Rahe gives historical context of Iran

Paul Rahe.
Gemma Flores | Collegian

America has been interested in Middle Eastern oil since World War II, Paul Rahe, professor of history at Hillsdale College, said.

The Hillsdale Lyceum hosted Rahe for a discussion on the Iranian War on March 26.

“Iran has the potential, if they become powerful enough, to use oil as a weapon and have tremendous leverage,” Rahe said. “We have enough oil in the United States, so why should we care?” 

Rahe explained that Europe, Japan, South Korea, Australia, and New Zealand depend on oil from the Middle East.

“You get control of that oil, and you have leverage over Europe,” Rahe said.

Rahe lived in Istanbul from 1984 to 1986 as a fellow of the Institute of Current World Affairs.

He opened the lecture by providing context on the Iranian people.

“The Arabs are a people, and they’re united by Islam and by a language. But they have not, for any great length of time, been able to maintain a state,” Rahe said. “The Iranians are different. They are a nation, and there has always been, or nearly always been, an Iranian polity.”

Rahe said the same people group in Iran today can be traced back to the Persians, who once ruled most of the known world.

“The Iranians are a proud people with a long tradition, and they’re extremely quarrelsome,” Rahe said. “And if they weren’t so quarrelsome, they would be even more competent than they are.”

In the 19th and early 20th century, Russia dominated Iran from the north and Britain from the south. 

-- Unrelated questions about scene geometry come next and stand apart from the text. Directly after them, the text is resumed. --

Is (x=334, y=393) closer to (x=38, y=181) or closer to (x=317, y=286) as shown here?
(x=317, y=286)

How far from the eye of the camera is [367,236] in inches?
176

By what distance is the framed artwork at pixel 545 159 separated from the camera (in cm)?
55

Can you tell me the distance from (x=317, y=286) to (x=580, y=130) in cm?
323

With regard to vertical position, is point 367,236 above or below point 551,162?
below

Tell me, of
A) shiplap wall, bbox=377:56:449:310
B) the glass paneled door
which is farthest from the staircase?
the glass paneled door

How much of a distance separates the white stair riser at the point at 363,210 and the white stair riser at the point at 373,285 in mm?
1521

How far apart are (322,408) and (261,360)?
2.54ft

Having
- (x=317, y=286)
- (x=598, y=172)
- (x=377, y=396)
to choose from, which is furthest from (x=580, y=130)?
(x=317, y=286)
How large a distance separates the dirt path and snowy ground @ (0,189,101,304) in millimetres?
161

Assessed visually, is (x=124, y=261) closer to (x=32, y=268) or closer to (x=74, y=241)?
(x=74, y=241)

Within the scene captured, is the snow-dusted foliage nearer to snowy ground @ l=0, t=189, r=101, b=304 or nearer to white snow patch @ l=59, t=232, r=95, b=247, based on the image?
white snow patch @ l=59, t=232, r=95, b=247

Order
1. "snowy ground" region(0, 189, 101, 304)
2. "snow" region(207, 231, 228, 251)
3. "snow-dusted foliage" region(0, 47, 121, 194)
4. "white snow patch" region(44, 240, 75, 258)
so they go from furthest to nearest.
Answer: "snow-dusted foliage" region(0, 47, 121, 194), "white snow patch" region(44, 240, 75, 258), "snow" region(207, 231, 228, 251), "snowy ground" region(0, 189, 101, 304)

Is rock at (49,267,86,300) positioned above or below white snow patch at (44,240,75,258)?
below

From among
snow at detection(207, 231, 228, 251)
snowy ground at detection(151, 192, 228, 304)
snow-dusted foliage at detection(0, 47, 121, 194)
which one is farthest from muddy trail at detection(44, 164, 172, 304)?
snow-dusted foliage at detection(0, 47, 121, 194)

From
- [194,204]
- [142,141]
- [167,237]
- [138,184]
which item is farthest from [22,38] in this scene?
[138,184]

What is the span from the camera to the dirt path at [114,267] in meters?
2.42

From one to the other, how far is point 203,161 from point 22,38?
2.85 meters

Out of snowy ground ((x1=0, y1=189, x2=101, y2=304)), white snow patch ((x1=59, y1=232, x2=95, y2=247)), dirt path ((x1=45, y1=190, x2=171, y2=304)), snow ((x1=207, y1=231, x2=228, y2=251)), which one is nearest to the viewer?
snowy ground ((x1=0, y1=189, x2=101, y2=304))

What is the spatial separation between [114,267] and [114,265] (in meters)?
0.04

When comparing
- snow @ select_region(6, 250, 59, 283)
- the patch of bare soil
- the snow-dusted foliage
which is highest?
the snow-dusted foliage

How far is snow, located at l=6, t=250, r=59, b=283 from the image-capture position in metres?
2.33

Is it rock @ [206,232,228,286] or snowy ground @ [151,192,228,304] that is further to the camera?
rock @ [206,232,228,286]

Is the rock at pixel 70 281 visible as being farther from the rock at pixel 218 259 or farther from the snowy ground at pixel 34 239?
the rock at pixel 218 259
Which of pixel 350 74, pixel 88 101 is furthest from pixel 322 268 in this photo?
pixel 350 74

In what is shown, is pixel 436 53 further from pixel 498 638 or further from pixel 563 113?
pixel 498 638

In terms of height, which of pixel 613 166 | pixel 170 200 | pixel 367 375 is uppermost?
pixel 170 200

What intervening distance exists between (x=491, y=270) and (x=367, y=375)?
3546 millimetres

A nationalist military leader named Reza Shah Pahlavi overthrew the ruling dynasty Qajar and attempted to bring Iran into modernity in the early 1920s, according to Rahe. 

Pahlavi resented how little the British paid Iran for its oil, and during World War II he attempted to bring in the Germans to push out the British and Russians. He failed, and the British and Russians exiled him to Africa and put his 16-year-old son Mohammad Reza Pahlavi in charge. 

“The younger Pahlavi used the Americans after World War II to push the British gently out,” Rahe said. “He reclaimed the profits from a lot of the oil flowing out of Iran. With that money, he built roads, he built schools, he built hospitals, he built clinics, and he sent over 50,000 Iranian students abroad to study.”

This push to modernity escalated tensions between the increasingly educated middle class and the devout rural communities that followed Shia Islam, according to Rahe.

Ruhollah Khomeini, an Iranian Shi’i cleric, rallied the devout rural people to his side, which opposed Pahlavi.

The tension finally broke in 1979 with the Islamic Revolution, beginning with the burning of movie theaters, according to Rahe. The Islamic Republic of Iran has continued ever since.

Rahe said America’s allies could be held hostage if Iran’s oil fell into the wrong hands. 

“The strategy that Donald Trump and the Israelis have followed is decapitation. You knock off the first level, and when that doesn’t work, you knock off the second level, and you just keep going,” Rahe said.

The administration is waiting for the next possible leader in Iran who would cooperate with the United States, Rahe said. 

“Support for the regime has waned to some degree,” Rahe said. “Very few people turn out for prayers. It’s a good sign. But the ruling order, the revolutionary guard, the people with the guns, and the people who run the army, those people are, to a very considerable degree, children of the revolution. And to get them to turn against it won’t be easy.”

Rahe explained how the Soviet Union fell after several generations, because the closer leaders are to the revolution, the more their identity is wrapped up in its success. He worried that intervention with Iran might be less successful because of the relative nearness of the regime. 

James Shotwell, a first-year classical education graduate student, said he appreciated the context of the Iranian war.

“My stepmom is Iranian Jewish, and so I have a lot of extended family in L.A. that is Persian,” Shotwell said. “I’ve heard about their experience fleeing after the revolution. And so it’s a topic near and dear to me to some extent.”

Shotwell said he has followed the war, but Rahe’s perspective on the history of Iran was new. 

“It was really useful context for the history of the regime and for understanding its strength,” Shotwell said. “I really appreciated the perspective of the cycles of regimes in general and how the revolutionary fervor can peter out after generations.”

Vice President of the Lyceum senior Audrey Powell said she loved learning about the current cultural distinctions in Iran and how those distinctions arose.

“I really appreciated getting the historical context of Iran as a country, because I hadn’t necessarily had a grasp of that before the talk,”  Powell said.